Results: We propose a correction-based protein sequence estimator called Scoredist. It uses a logarithmic correction of observed divergence based on the alignment score according to the BLOSUM62 score matrix. We evaluated Scoredist and a number of optimal matrix methods using three evolutionary models for both training and testing Dayhoff, Jones-Taylor-Thornton, and Muller-Vingron, as well as Whelan and Goldman solely for testing. Test alignments with known distances between 0.01 and 2 substitutions per position (1-200 PAM) were simulated using ROSE. Scoredist proved as accurate as the optimal matrix methods, yet substantially more robust.

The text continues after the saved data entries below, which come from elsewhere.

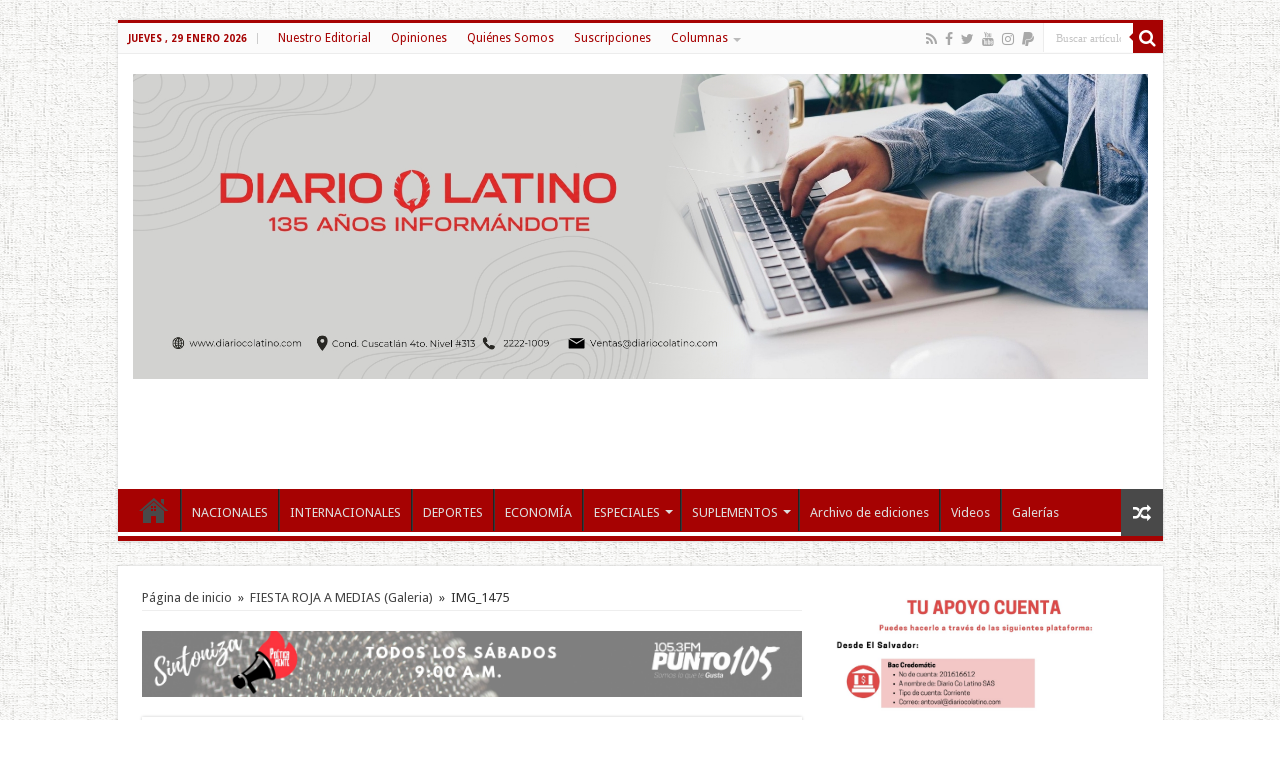

--- FILE ---
content_type: text/html; charset=utf-8
request_url: https://www.google.com/recaptcha/api2/aframe
body_size: 184
content:
<!DOCTYPE HTML><html><head><meta http-equiv="content-type" content="text/html; charset=UTF-8"></head><body><script nonce="fDFu7IjaDjeAs35V3DMx4A">/** Anti-fraud and anti-abuse applications only. See google.com/recaptcha */ try{var clients={'sodar':'https://pagead2.googlesyndication.com/pagead/sodar?'};window.addEventListener("message",function(a){try{if(a.source===window.parent){var b=JSON.parse(a.data);var c=clients[b['id']];if(c){var d=document.createElement('img');d.src=c+b['params']+'&rc='+(localStorage.getItem("rc::a")?sessionStorage.getItem("rc::b"):"");window.document.body.appendChild(d);sessionStorage.setItem("rc::e",parseInt(sessionStorage.getItem("rc::e")||0)+1);localStorage.setItem("rc::h",'1769719944848');}}}catch(b){}});window.parent.postMessage("_grecaptcha_ready", "*");}catch(b){}</script></body></html>

--- FILE ---
content_type: application/javascript; charset=utf-8
request_url: https://fundingchoicesmessages.google.com/f/AGSKWxVnDvStQ94a9wc6vjytrWG6v2Iem5xygVWKO3A0s5-kWig6tELKhaWXOSL_QSa67M2CioQKfMrGedKRROgfmaD994lqh-zuh1PQ60LGYOGHmtWJuFjlOzvT_f7eHlQK5lboW8d3QTcMpuR4BDz40rDJDVIM9ImmBA6EyrAjQB-ORi3QC2LXT7OXJo0o/_/advertisment..js?dfp=/adsm2./ad.info./300x350.
body_size: -1285
content:
window['eb06ad4f-1099-4bb3-ad73-ddd390fc37c5'] = true;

When trained on one model but tested on another one, Scoredist was nearly always more accurate. The Jukes-Cantor and Kimura correction methods were also tested, but were substantially less accurate.
Conclusion: The Scoredist distance estimator is fast to implement and run, and combines robustness with accuracy. Scoredist has been incorporated into the Belvu alignment viewer, which is available at ftp://ftp.cgb.ki.se/pub/prog/belvu/.